Start of DATA EXTRACTS
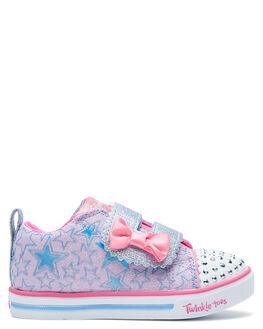 LAVENDER KIDS GIRLS SKECHERS FOOTWEAR - 314037NLVMT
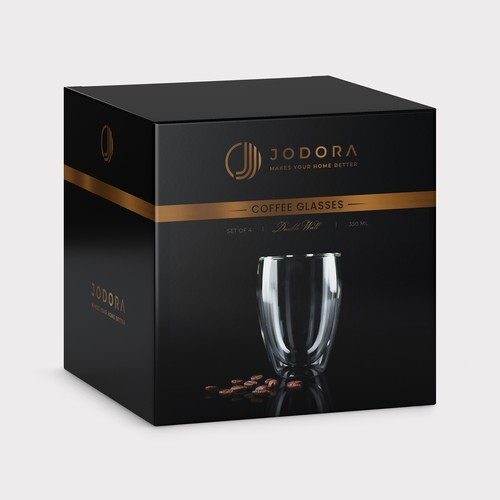 High-quality packaging with the title 'JODORA Coffee glasses packaging design'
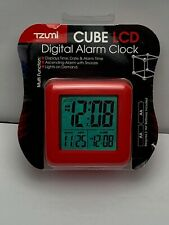 TZUMI Cube LCD Digital Alarm Clock - Red Brand New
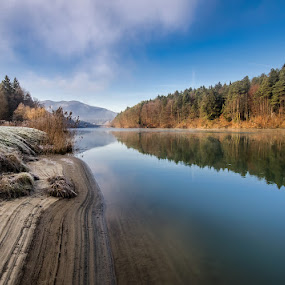 In the river bed by Peter Zajfrid - Landscapes Waterscapes ( reflection, slovenija, drava, slovenia, morning, ruse, ruše, river )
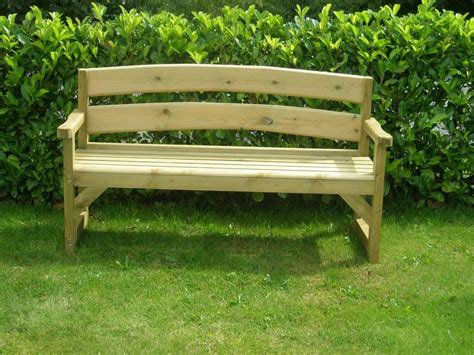 outdoor bench plans woodworking 25 best ideas about wooden benches on wooden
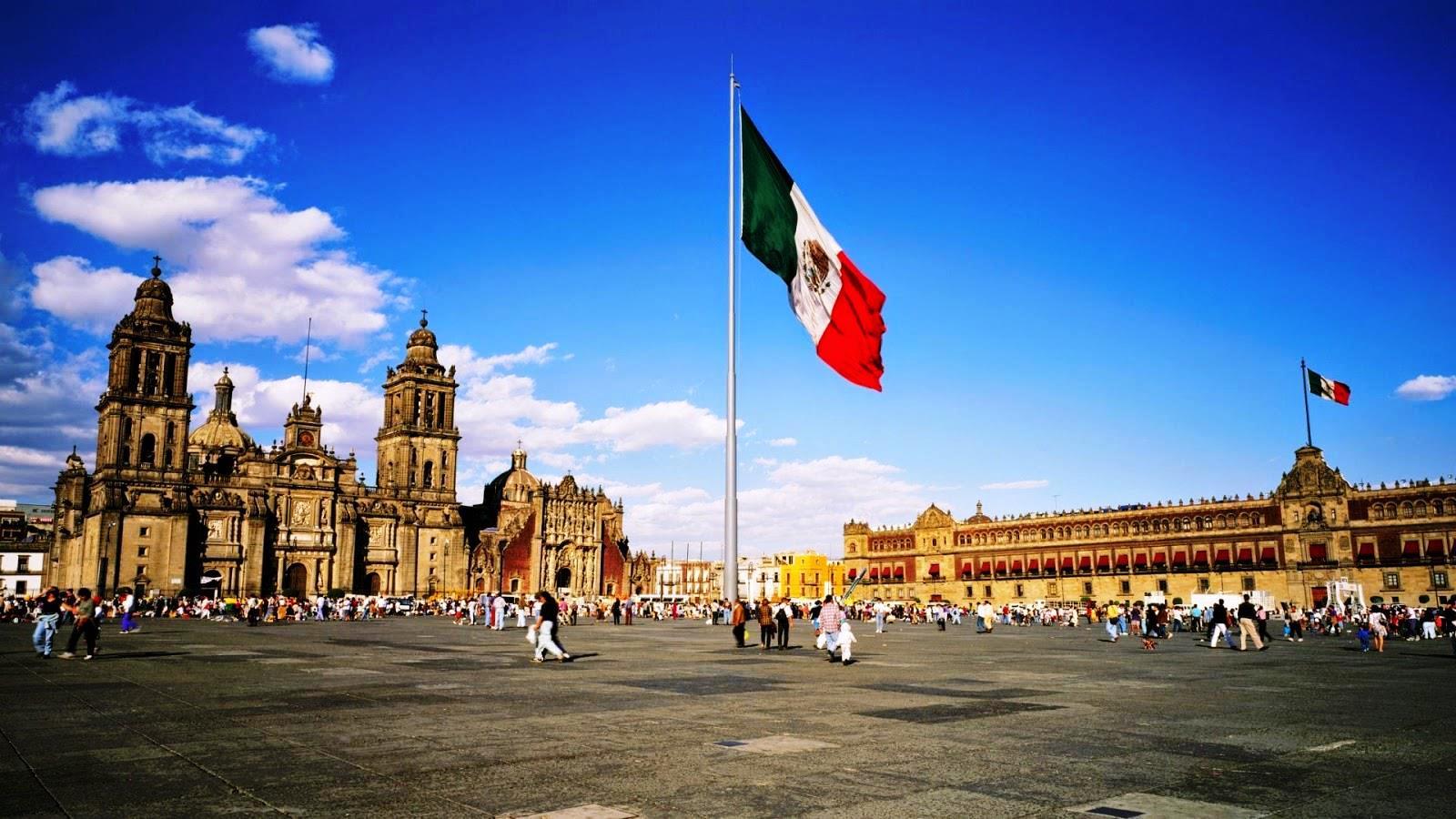 Мехико сити-тур с посещением Теотиуакана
End of DATA EXTRACTS
INSTRUCTIONS FOR THE TASK: For each entry, repeat its text exactly and leave out any picture it holds.

EXERCISE SOLUTION:
 LAVENDER KIDS GIRLS SKECHERS FOOTWEAR - 314037NLVMT
 High-quality packaging with the title 'JODORA Coffee glasses packaging design'
 TZUMI Cube LCD Digital Alarm Clock - Red Brand New
 In the river bed by Peter Zajfrid - Landscapes Waterscapes ( reflection, slovenija, drava, slovenia, morning, ruse, ruše, river )
 outdoor bench plans woodworking 25 best ideas about wooden benches on wooden
 Мехико сити-тур с посещением Теотиуакана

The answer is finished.